Extend the post about dining at El Meson de La Cava by picking up right after its last sentence.
Page extract section start
I’ve actually sat at the computer for 10 solid minutes, trying to figure out how I can describe this restaurant to you. It was one of many highlights on my trip to Santo Domingo, and as I understand it, even among the residents, it is a very special treat indeed, when one ventures to the doors of El Meson de La Cava, open since 1967. The restauarant itself is a natural limestone grotto, carved out by the waves of the ocean.The caves have been home to Tainos, pirates (I wonder if Cofresi ever made a hide out here?), and more recently, Dominican freedom fighters. Las Jevas started out on a hot night, and we had the time of our lives!
I really had no idea what to expect, and when we started to descend, I started to get a little worried. All worries were calmed when we arrived at the beautifully appointed dining room.
The waiter immediately brought over a devine Toasted Bread with Tomato Jam as well as a mixed bread basket that included Cassave bread, beloved staple of the Tainos.
That was quickly followed by a Fruta de Mar Bisque which was redolent of the Caribbean Ocean and an out of this world Fabada, with pigs feet, chorizo, Spanish morcilla, and white beans (can you say AMEN?)
Page extract section end
Provided data section start
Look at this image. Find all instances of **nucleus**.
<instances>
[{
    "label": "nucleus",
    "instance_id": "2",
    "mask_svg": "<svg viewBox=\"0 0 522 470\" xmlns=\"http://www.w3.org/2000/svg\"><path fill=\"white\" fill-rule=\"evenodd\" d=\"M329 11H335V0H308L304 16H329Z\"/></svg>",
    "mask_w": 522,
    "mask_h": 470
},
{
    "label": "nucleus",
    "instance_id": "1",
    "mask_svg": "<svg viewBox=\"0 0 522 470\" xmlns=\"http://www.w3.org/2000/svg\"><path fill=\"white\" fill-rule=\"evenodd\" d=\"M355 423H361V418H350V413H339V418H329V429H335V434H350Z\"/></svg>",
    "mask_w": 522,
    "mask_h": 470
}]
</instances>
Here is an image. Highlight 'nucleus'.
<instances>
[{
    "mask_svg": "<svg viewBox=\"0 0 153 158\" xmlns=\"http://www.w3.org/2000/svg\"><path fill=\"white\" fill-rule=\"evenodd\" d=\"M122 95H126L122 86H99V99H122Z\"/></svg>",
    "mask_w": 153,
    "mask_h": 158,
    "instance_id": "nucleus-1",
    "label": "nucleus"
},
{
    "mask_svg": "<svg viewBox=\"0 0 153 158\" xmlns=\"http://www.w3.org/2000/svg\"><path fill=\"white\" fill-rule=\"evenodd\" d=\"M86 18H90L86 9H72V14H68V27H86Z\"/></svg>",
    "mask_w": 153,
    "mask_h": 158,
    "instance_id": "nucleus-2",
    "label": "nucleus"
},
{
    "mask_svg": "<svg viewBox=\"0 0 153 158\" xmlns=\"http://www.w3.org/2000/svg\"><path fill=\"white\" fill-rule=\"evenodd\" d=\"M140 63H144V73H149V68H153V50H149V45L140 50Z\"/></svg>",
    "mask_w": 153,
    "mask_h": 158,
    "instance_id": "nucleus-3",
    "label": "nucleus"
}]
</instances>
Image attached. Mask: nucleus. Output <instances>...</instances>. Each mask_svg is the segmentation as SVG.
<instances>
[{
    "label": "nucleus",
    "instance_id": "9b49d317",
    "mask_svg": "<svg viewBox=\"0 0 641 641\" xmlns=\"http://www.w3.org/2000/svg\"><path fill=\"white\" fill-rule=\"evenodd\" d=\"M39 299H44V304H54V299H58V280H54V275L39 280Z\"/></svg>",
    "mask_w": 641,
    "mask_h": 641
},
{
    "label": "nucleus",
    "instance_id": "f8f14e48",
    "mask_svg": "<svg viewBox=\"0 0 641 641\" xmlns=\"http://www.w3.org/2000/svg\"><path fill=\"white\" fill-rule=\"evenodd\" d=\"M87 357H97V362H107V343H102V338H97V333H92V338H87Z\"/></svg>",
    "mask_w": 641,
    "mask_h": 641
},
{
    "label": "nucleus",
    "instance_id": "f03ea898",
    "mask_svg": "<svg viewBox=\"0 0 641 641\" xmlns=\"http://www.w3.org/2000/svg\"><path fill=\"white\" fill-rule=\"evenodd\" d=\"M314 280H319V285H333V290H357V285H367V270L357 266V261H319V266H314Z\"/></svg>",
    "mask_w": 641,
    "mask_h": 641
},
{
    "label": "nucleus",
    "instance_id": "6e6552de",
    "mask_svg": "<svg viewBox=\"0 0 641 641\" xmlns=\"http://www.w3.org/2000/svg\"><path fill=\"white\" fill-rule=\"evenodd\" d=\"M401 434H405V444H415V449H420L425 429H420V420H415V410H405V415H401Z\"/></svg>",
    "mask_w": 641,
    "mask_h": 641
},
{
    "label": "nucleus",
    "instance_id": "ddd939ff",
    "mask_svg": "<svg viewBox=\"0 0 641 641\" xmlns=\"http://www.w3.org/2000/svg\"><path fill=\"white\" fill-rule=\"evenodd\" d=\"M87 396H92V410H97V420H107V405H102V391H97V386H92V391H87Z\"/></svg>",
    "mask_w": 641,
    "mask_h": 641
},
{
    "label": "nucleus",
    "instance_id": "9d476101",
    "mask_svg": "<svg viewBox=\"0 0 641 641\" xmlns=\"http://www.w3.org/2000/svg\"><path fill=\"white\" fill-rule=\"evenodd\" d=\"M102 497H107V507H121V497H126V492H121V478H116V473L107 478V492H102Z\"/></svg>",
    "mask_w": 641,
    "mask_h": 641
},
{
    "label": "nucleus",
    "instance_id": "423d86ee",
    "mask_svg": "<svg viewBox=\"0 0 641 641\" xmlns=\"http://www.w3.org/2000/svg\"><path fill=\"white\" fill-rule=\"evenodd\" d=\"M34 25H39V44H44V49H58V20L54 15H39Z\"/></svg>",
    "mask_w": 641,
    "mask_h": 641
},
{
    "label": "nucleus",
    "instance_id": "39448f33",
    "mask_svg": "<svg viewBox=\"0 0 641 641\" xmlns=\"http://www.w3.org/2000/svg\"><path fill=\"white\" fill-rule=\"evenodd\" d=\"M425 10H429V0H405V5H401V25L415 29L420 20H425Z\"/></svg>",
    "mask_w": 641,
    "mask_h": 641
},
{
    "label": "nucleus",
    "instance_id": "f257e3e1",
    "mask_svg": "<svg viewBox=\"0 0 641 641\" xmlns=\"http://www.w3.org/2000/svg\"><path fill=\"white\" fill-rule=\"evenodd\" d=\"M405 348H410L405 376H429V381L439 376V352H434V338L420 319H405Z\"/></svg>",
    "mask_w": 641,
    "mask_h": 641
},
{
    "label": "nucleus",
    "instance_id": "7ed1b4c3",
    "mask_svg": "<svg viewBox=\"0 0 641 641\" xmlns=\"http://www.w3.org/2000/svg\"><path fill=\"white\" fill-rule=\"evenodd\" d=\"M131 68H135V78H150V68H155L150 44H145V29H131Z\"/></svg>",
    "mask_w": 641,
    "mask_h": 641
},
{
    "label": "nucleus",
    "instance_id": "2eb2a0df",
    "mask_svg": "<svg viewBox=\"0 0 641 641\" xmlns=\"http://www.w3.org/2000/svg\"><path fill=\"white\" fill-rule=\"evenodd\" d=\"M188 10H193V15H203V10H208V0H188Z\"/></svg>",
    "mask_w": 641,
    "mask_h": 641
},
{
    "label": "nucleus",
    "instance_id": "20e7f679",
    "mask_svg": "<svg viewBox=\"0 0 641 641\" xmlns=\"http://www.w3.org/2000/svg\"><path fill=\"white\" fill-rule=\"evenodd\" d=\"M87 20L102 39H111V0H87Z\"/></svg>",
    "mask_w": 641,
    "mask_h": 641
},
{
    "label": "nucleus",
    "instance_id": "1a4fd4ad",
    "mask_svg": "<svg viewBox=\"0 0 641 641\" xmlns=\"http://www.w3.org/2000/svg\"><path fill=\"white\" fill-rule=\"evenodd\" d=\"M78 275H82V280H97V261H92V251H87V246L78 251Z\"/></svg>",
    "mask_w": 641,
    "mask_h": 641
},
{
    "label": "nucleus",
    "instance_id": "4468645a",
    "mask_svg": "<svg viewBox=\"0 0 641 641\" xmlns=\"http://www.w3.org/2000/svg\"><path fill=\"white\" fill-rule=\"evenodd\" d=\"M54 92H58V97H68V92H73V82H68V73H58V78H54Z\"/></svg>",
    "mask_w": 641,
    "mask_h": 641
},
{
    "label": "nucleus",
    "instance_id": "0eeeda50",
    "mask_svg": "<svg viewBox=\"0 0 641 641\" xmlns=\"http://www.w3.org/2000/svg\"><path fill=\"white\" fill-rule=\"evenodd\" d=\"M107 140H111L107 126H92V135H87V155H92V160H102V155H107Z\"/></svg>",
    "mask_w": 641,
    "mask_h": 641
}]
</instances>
Provided data section end
■ Output of the exercise
Then Dona Miggy brought the house down by ordering Canelones Stuffed with local Grouper and Vegetables in a Bechamel Sauce
The entrees were amazing! Filet of beef in Dijon Sauce, not too shabby
GrouperTerrine and Shrimp Stuffed Piquillo pepper in Aoili sauce…I’ll sign up for that!
The Salmon Filet with Maple and Ginger worked remarkably well, but the Snapper Filet with Creole Coconut Sauce was off the hook!
Meson de la Cava?
Service A+. Presentation A+. Degustation, A ++
The influence of Italian and French immigrants is prevalent here. From the preparation, the execution, and the continued attention to fine detail, El MEson de La Cava is what is it set out and has accomplished to be, a fine dining institution with consistant service and quality.